What Cloud does and it is something every leader needs to learn is how to know when that ending is happening (before it’s too late) and how to end it and move on in a healthy way.

For the longest time I’ve been terrible at this. I hold onto relationships too long. I let people who hurt me stay in my head for years. While I’ve grown in this area, I’m nowhere close to where I need to be, which is why I found this book so helpful.

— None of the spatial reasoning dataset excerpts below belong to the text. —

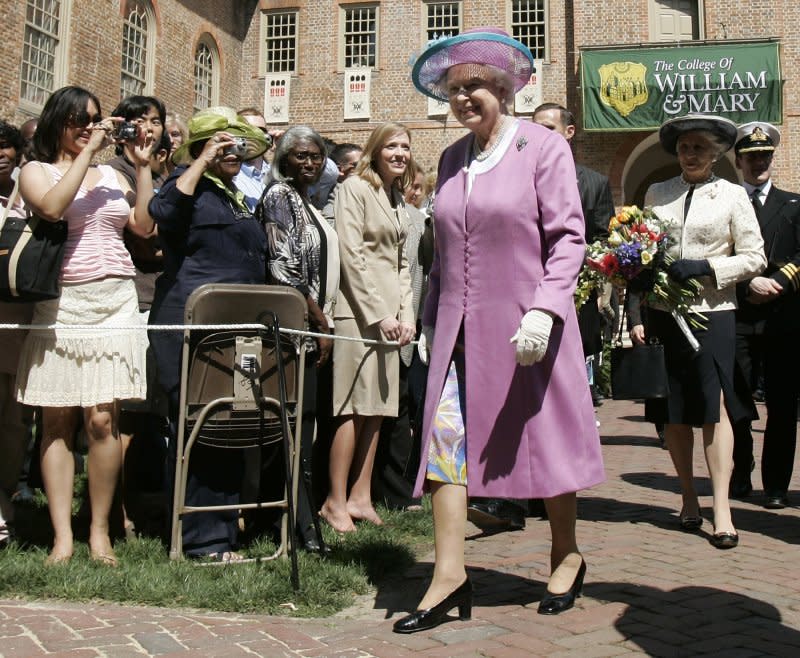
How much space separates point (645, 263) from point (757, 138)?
1907 millimetres

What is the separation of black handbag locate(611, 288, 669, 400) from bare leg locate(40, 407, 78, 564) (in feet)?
9.28

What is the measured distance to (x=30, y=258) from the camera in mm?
4301

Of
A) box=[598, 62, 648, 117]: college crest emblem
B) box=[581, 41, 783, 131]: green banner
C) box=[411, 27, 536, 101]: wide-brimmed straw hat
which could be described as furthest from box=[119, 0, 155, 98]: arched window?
box=[411, 27, 536, 101]: wide-brimmed straw hat

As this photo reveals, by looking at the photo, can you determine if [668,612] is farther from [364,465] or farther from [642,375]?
[364,465]

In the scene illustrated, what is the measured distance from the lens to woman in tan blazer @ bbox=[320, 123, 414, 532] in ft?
18.5

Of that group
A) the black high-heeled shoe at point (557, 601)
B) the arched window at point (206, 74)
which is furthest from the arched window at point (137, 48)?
the black high-heeled shoe at point (557, 601)

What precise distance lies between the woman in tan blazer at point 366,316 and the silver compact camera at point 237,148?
3.20ft

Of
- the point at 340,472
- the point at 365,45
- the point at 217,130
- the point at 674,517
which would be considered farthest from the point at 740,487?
the point at 365,45

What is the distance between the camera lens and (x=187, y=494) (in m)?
4.76

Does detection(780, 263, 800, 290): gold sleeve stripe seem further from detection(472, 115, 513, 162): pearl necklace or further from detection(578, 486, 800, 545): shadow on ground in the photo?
detection(472, 115, 513, 162): pearl necklace

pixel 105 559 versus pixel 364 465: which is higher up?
pixel 364 465

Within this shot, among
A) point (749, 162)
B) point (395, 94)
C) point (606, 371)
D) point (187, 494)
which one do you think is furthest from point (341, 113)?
point (187, 494)

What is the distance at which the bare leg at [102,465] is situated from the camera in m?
4.61

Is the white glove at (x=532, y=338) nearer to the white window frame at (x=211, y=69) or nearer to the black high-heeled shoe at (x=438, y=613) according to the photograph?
the black high-heeled shoe at (x=438, y=613)
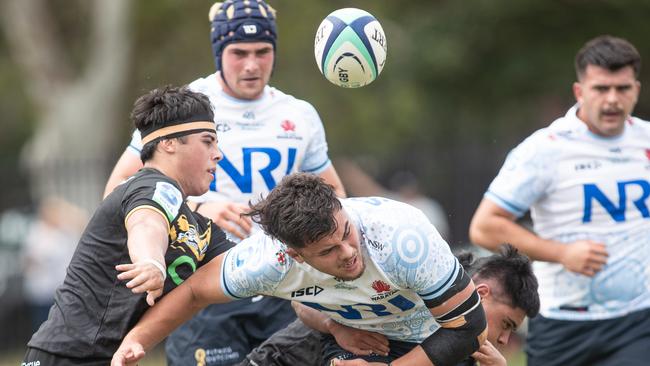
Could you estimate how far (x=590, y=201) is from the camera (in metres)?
7.04

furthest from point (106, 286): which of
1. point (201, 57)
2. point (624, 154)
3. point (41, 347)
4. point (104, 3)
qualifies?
point (201, 57)

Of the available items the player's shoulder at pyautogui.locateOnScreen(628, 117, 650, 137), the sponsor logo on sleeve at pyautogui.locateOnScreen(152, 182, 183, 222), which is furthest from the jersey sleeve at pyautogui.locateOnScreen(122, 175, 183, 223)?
the player's shoulder at pyautogui.locateOnScreen(628, 117, 650, 137)

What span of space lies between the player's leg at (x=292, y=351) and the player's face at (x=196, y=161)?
2.79ft

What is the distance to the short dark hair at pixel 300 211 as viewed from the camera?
15.8ft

Here are a few things I highlighted:

  • For there to be anything new, old things always have to end, and we have to let go of them.
  • Getting to the next level always requires ending something, leaving it behind, and moving on. Growth itself demands that we move on. Without the ability to end things, people stay stuck, never becoming who they are meant to be, never accomplishing all that their talents and abilities should afford them.
  • In many contexts, until we let go of what is not good, we will never find something that is good. The lesson: good cannot begin until bad ends.
  • Often, there are no good business reasons for waiting to do something that should be done now.
  • In the simple word pruning is the central theme of what a necessary ending is all about: Removing whatever it is in our business or life whose reach is unwanted or superfluous.
  • Make the endings a normal occurrence and a normal part of business and life, instead of seeing it as a problem.
  • One of the most important aspects to any high performance is the ability to separate one’s personhood from any particular result.
  • the great leaders make “life and death decisions,” which, as he pointed out, were usually about people. Those are the decisions that cause big directional changes in businesses, where the life or death of the vision depends on someone stepping up and acting.
  • What is not working is not going to magically begin working
  • If you comb the leadership literature, one theme runs throughout everyone’s descriptions of the best leaders. The great ones have either a natural ability, or an acquired one, as Collins says, to “confront the brutal facts.”
  • In the absence of real, objective reasons to think that more time is going to help, it is probably time for some type of necessary ending.
  • When truth presents itself, the wise person sees the light, takes it in, and makes adjustments.
  • People resist change that they feel no real need to make.
  • In my experience with businesses and individuals, not paying attention to sustainability is one of the most common reasons that they get into trouble, sometimes unrecoverable trouble.

As a leader, this is a book worth picking up. I think for many pastors, knowing when to end a ministry, a relationship or how to handle a leader who is not performing, this book can be extremely helpful.